#### [DESCRIPTION OF THE TASK]
Please return every one of the rows below word for word, with the same line breaks.
# START OF DATASET EXCERPTS
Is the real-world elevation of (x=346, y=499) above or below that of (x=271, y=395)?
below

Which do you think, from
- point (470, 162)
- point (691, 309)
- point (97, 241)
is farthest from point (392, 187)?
# END OF DATASET EXCERPTS
#### [SOLUTION BELOW]
Is the real-world elevation of (x=346, y=499) above or below that of (x=271, y=395)?
below

Which do you think, from
- point (470, 162)
- point (691, 309)
- point (97, 241)
is farthest from point (392, 187)?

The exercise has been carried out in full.